3> Add disks under /etc/manifest/server.manifest on the storage node(s) which have SSD, such as:

[ssd]
/dev/disk/by-path/pci-0000:00:0c.0-virtio-pci-virtio9   /dev/disk/by-path/pci-0000:00:0d.0-virtio-pci-virtio1
/dev/disk/by-path/pci-0000:00:0e.0-virtio-pci-virtio11   /dev/disk/by-path/pci-0000:00:0f.0-virtio-pci-virtio14
/dev/disk/by-path/pci-0000:00:10.0-virtio-pci-virtio23  /dev/disk/by-path/pci-0000:00:11.0-virtio-pci-virtio10

4> Now check the correctness of your server.manifest file by running the manifest checker:

server_manifest

##Setup VSM for the storage node After the configuration of /etc/manifest/server.manifest, you may run:

vsm-node

to complete setup of the storage node.

#Login the webUI

After the command is finished executing, and to check if you have setup the controller correctly, do the following steps:

  1. Access https://vsm controller IP/dashboard/vsm.(for example https://192.168.123.4/dashboard/vsm)

  2. User name: admin

  3. Password can be obtained from: /etc/vsmdeploy/deployrc, the ADMIN_PASSWORD field

    cat /etc/vsmdeploy/deployrc |grep ADMIN_PASSWORD
    
  4. Then you can switch to the Create Cluster Panel, and push the create cluster button to create a ceph cluster. Good Luck! #Frequently Asked Questions

** Q: Executing "agent-token" is hang.**

A: Please check http proxy setting to make sure no http_proxy variable is set in enviornment.

** Q: Receive "An error occurred authenticating. Please try again later." on controller web ui after fresh installation.**

A: Firstly, please make sure right password is entered, the password can be get from /etc/vsmdeploy/deployrc in "ADMIN_PASSWORD" field. Also make 	sure firewall and SELinux settings are right. special reminder: a reboot 	is required after changing SELinux settings.
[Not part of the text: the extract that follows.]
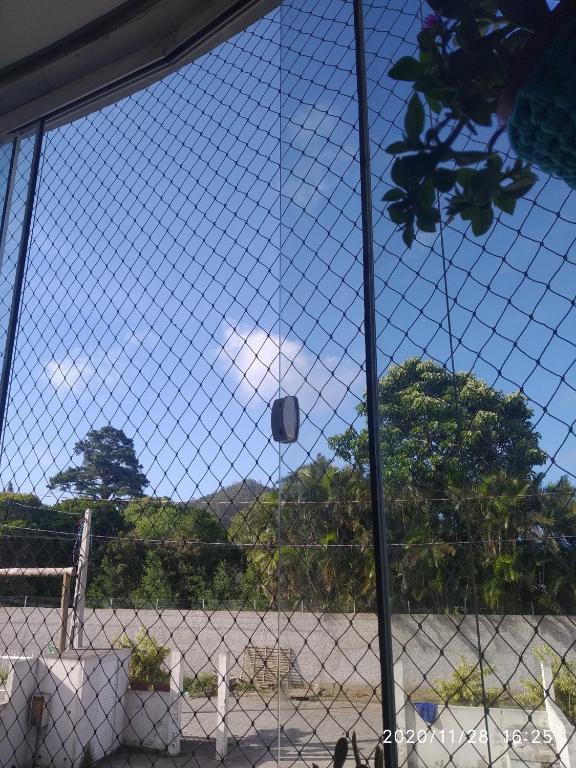  Recanto das gralhas azuis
** Q: Receive keyring error on cluster creation.**

A: The root cause is vsm controller is already updated token, but not applied the token into all agents.

** Q: Negative update time is showing on RBD list page.**

A: Before create ceph cluster, please make sure all ceph nodes are time synchronized, it might be archieved through one NTP server.

** Q: vsm-agent process causes one disk is saturated with i/o load.**

A: An known case causes i/o saturation is, if multiple OSDs are defined on the same physical device, which is normally used in demo case.

** Q: Can't replace node if ceph cluster contains only 3 nodes.**

A: This is an expected safe guard, 3 node is minimal to meet availability requirements.